- [抜粋]:

━━━━━━━━

任天堂、バンダイ、スクウェアの著作権について確認してみます。結論としては、ゲームでは大抵の場合において著作権について寛大です。講談社や集英社のような出版社ほど厳密な著作権ポリシーは定めていません。
任天堂の著作権
結論ですが、任天堂の著作権は比較的寛容です。
任天堂は、個人であるお客様が、任天堂が著作権を有するゲームからキャプチャーした映像およびスクリーンショット(以下「任天堂のゲーム著作物」といいます)を利用した動画や静止画等を、適切な動画や静止画の共有サイトに投稿(実況を含む)することおよび別途指定するシステムにより収益化することに対して、著作権侵害を主張いたしません。

━━━━━━━━

- [データセット]:
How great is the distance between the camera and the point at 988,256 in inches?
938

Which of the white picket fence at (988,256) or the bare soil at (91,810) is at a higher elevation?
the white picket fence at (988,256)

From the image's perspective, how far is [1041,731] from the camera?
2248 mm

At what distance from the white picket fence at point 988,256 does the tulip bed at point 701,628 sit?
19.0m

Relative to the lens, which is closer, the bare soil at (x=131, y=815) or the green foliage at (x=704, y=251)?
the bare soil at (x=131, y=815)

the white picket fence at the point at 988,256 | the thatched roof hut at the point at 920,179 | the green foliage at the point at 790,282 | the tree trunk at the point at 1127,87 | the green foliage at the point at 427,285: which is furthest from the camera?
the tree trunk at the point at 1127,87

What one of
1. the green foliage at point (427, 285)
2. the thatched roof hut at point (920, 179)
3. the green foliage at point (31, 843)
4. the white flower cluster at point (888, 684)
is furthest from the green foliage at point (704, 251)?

━━━━━━━━

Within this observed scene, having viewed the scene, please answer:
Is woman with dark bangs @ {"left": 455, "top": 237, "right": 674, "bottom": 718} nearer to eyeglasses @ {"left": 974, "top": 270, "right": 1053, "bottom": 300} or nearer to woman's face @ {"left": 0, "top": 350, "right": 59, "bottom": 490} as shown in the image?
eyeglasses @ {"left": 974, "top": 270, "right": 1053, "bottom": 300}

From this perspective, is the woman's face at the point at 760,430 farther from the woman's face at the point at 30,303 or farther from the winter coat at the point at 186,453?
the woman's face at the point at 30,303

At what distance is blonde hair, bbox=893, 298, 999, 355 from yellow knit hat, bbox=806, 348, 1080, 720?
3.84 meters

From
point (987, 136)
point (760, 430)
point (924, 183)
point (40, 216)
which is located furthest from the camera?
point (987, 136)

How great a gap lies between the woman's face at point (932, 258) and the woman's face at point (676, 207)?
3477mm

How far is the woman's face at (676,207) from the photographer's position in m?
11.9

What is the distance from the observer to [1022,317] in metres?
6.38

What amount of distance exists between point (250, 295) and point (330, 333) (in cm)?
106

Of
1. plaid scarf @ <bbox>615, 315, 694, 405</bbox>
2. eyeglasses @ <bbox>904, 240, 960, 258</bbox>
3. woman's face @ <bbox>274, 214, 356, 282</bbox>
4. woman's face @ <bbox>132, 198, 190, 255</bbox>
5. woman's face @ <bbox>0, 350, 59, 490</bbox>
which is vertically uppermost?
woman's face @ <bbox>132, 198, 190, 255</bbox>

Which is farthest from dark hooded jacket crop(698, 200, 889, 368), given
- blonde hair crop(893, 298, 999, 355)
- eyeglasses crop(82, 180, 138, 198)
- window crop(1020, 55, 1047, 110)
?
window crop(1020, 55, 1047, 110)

━━━━━━━━

- [問題と課題]:
**a)** 記録のうち、「How great is」を含む行から始まり「is furthest from the green」を含む行で終わる部分を、「thatched roof hut」を「wooden shed」に置き換えて書き直してください。ほかはすべてそのままにしてください。
**b)** ゲーム会社の著作権についての文章を、最後の文のあとから続けてください。
記録はこの文章とは関係ありません。

- [演習の解答]:
**a)**
How great is the distance between the camera and the point at 988,256 in inches?
938

Which of the white picket fence at (988,256) or the bare soil at (91,810) is at a higher elevation?
the white picket fence at (988,256)

From the image's perspective, how far is [1041,731] from the camera?
2248 mm

At what distance from the white picket fence at point 988,256 does the tulip bed at point 701,628 sit?
19.0m

Relative to the lens, which is closer, the bare soil at (x=131, y=815) or the green foliage at (x=704, y=251)?
the bare soil at (x=131, y=815)

the white picket fence at the point at 988,256 | the wooden shed at the point at 920,179 | the green foliage at the point at 790,282 | the tree trunk at the point at 1127,87 | the green foliage at the point at 427,285: which is furthest from the camera?
the tree trunk at the point at 1127,87

What one of
1. the green foliage at point (427, 285)
2. the wooden shed at point (920, 179)
3. the green foliage at point (31, 843)
4. the white flower cluster at point (888, 684)
is furthest from the green foliage at point (704, 251)?

**b)**
任天堂の著作物ガイドラインを確認する限り、実況配信やキャプチャ画像を共有することは許されています。内容が不適切な場合は削除されることもあるようです。実例では、ゲーム改造データを開発して動画投稿したユーザーに対して削除要請をしたことがあります。また、Youtubeパートナーシップのような形ではなく、例えば配信した動画を販売するようなことは禁止されています。ただし、これは任天堂が著作権を単独で有しているコンテンツに限られます。
マリオシリーズやピクミンシリーズのソフトパッケージの裏面や任天堂公式の紹介動画を見てみると、以下のようなコピーライトマークが確認できます。
©Nintendo
これは任天堂が単独で著作権を有していることを示し、このようなゲームに関しては任天堂の著作権ガイドラインが適用されます。一方で、著作権が複数いるコンテンツではこの限りではありません。例えば、ポケモンでは以下のように著作権が明記されています。
©1995-2023 Nintendo/Creatures Inc./GAME FREAK inc.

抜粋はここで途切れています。